Data show that BSE’s derivatives trading volumes have declined nearly 90 per cent during the first three months of 2023 compared to what they were till November 2022 and the exchange is staring at a complete shutdown of the segment.

From April, BSE has decided to discontinue its liquidity enhancement scheme (LES) where brokers were paid for market making in the derivatives. 

As per data, BSE recorded average daily turnover (ADT) in derivatives of ₹9,511 crore for the month of January, ₹7,117 crore for February and ₹5,477 crore for March 2023. Comparatively, the BSE had witnessed ADT in derivatives of close to ₹2-lakh crore for the most part of 2022. Already, between January and March trading volumes on the exchange suffered a setback on anticipation that BSE was likely to suspend incentives to the market makers.
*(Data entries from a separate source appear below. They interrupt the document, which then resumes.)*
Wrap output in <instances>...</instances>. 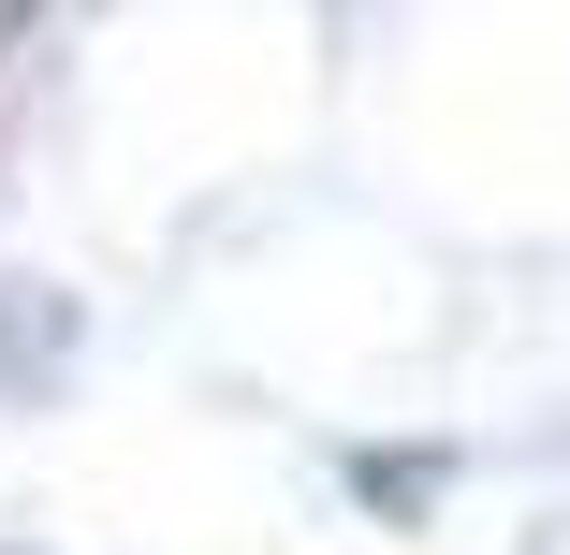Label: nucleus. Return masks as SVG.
<instances>
[]
</instances>
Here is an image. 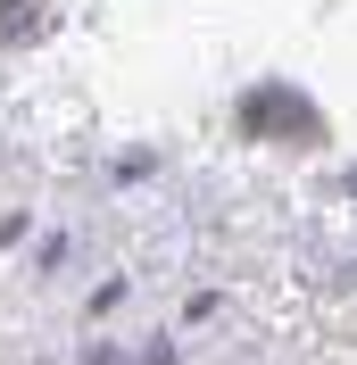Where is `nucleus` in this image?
<instances>
[{"mask_svg": "<svg viewBox=\"0 0 357 365\" xmlns=\"http://www.w3.org/2000/svg\"><path fill=\"white\" fill-rule=\"evenodd\" d=\"M241 133H258V141H316L324 116H316L291 83H249L241 91Z\"/></svg>", "mask_w": 357, "mask_h": 365, "instance_id": "obj_1", "label": "nucleus"}, {"mask_svg": "<svg viewBox=\"0 0 357 365\" xmlns=\"http://www.w3.org/2000/svg\"><path fill=\"white\" fill-rule=\"evenodd\" d=\"M109 175H116V182H150V175H158V150H125Z\"/></svg>", "mask_w": 357, "mask_h": 365, "instance_id": "obj_2", "label": "nucleus"}, {"mask_svg": "<svg viewBox=\"0 0 357 365\" xmlns=\"http://www.w3.org/2000/svg\"><path fill=\"white\" fill-rule=\"evenodd\" d=\"M141 365H175V341L158 332V341H141Z\"/></svg>", "mask_w": 357, "mask_h": 365, "instance_id": "obj_3", "label": "nucleus"}, {"mask_svg": "<svg viewBox=\"0 0 357 365\" xmlns=\"http://www.w3.org/2000/svg\"><path fill=\"white\" fill-rule=\"evenodd\" d=\"M84 365H125V357H116L109 341H91V349H84Z\"/></svg>", "mask_w": 357, "mask_h": 365, "instance_id": "obj_4", "label": "nucleus"}, {"mask_svg": "<svg viewBox=\"0 0 357 365\" xmlns=\"http://www.w3.org/2000/svg\"><path fill=\"white\" fill-rule=\"evenodd\" d=\"M341 191H349V200H357V166H349V175H341Z\"/></svg>", "mask_w": 357, "mask_h": 365, "instance_id": "obj_5", "label": "nucleus"}]
</instances>
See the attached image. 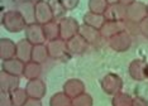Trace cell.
<instances>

BSE’s market share in the equity cash and currency derivatives segment has also come under pressure.

Sources in the know said if the incentives for market makers are completely discontinued, it is likely to impact BSE’s overall volumes, as many brokers who received these incentives also have their servers placed in the exchange’s co-location facility.

Co-location based trading

Data shows that co-location based trading generated more than 34 per cent volumes on the BSE. 

BSE’s co-location is run by a third party known as NTT Global, which will have to take a call on how to keep the facility running if there were not many takers, experts said. This comes at a time when BSE’s competitor, the National Stock Exchange, has announced a 33 per cent cut in derivatives transaction charges from April, which could make their offering more attractive to brokers.

Under its new MD and CEO Sundararaman Ramamurthy, who took charge this January, BSE has decided to stop market making incentives in the derivatives market from April. While Ramamurthy may think that it would shore up BSE’s profitability, brokers believe it would severely affect the exchange’s trading volumes.

When contacted, a BSE spokesperson said, “Yes, we are discontinuing LES. At the same time, BSE has introduced several innovations and product differentiation in the past three months since January 2023. BSE introduced 1 paisa tick size in stocks below the value of ₹100 for equities, 10 paise strike intervals in currency options and relaunching Sensex and Bankex derivatives with smaller lot sizes and a unique Friday expiry. These changes seem to be well accepted by the market participants. (Your) question suggests that the withdrawal of LES and the use of Co-location are interrelated. We don’t observe that. Currently, BSE does not charge for trades in the equity derivatives segment.”